Where’s the magic in that?  Nowhere, that’s where.  Except in this crafty editor’s pockets.  She used Harry’s name to make money appear out of thin air.

Maybe she’s the real witch in this story.

Childhood scars

The Sticky Egg happily takes topic requests.  Today we answer the following email from J. in Boston:  “Tell the hostage story!”

It is a defining moment in Sticky Egg history.

It’s the reason I will always wear bangs.
It’s probably why I always cry if hit on the head.
And it explains why the “Harry Potter” saga speaks to me on a very personal level.

I was in the third grade, the youngest child, scorned by my siblings.  On that particular Sunday, my sister — three years older and the coolest person I knew — offered to play with me.

This was a BIG DEAL.

She found a length of rope in the small building behind our house and suggested, “Let’s play hostage!”   She then hog tied me, wrists to ankles.

(You’re probably wondering why I went along with this.  She was playing with me.  This was a BIG DEAL.)

After she secured the rope, and I was awkwardly squatting, she told me to try to walk.  On the count of three, she pulled her end, and I fell forward, flat on my face.

That might not have been such a BIG DEAL…except I had been sitting on a cement sidewalk, and my forehead hit the edge.  Hard.

I rolled over onto the grass and started to cry, my nose already swelling.  My sister stood over me, blocking the sun.

“Get up, you big baby” she said.  The truce had ended.

As I quickly sat up, a curtain of bright, red blood cascaded — seemingly in slow motion — across the yard.  I went silent, then began to scream.

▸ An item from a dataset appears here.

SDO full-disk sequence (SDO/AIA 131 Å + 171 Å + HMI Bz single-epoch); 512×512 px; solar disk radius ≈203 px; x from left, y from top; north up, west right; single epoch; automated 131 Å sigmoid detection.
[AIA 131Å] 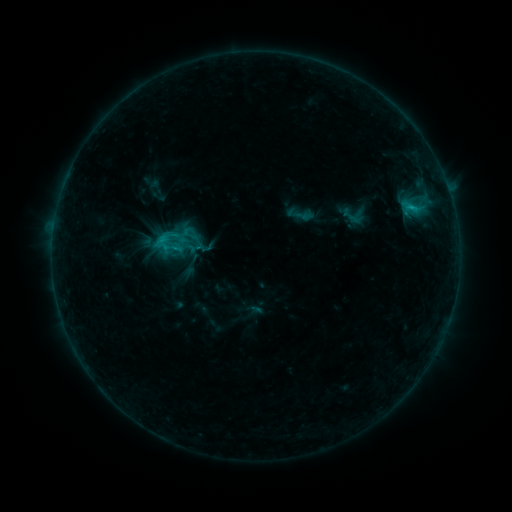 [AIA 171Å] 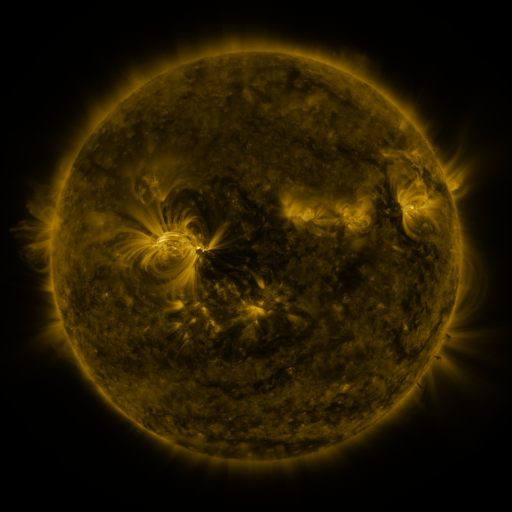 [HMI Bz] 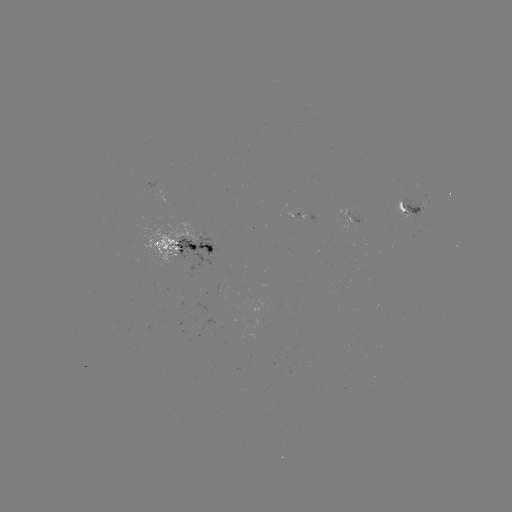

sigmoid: (181, 221, 203, 245)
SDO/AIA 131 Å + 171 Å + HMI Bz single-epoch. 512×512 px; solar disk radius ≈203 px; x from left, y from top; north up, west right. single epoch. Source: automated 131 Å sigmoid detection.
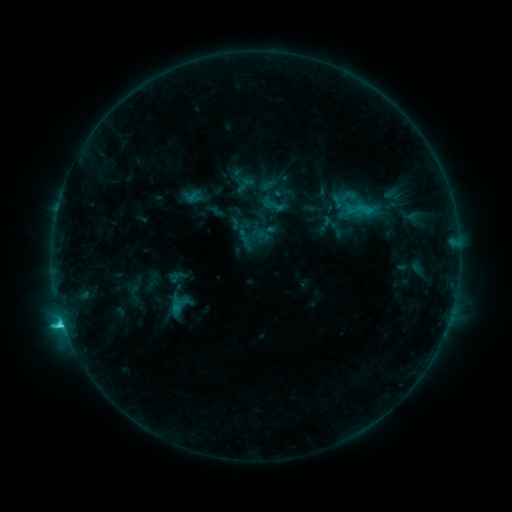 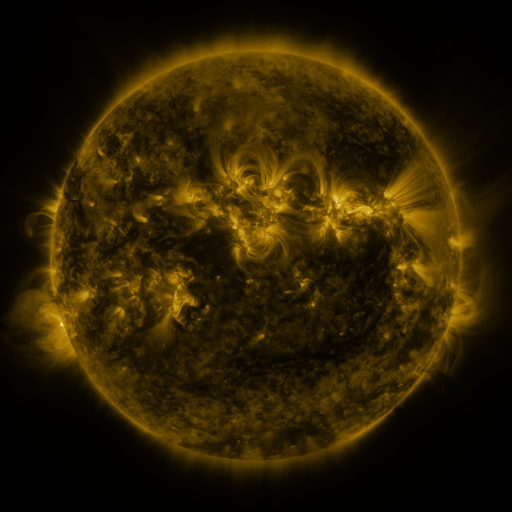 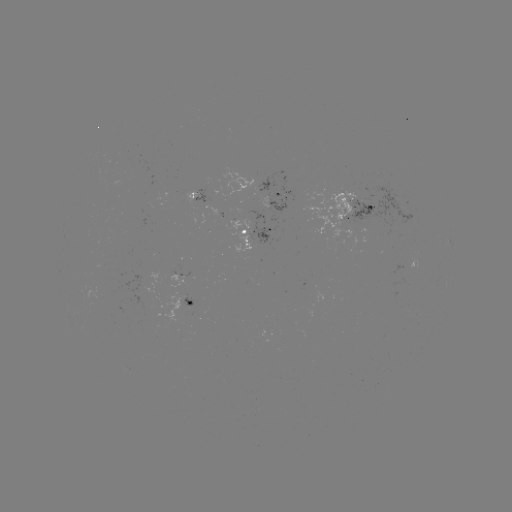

The rest is a blur of my brothers and my mother and the rush to the hospital.  I do remember Dr. Stone, my pediatrician, had a pillow mark on his face, like he had been woken up from a nap.  He was especially grouchy in the ER, even for him.

In the end, I had to have 12 stitches in my forehead and was monitored for a possible skull fracture.  (I didn’t have one.)

But I was left with a slightly crooked scar on my forehead…

And a special power — even today — over She-Who-Will-Not-Be-Named.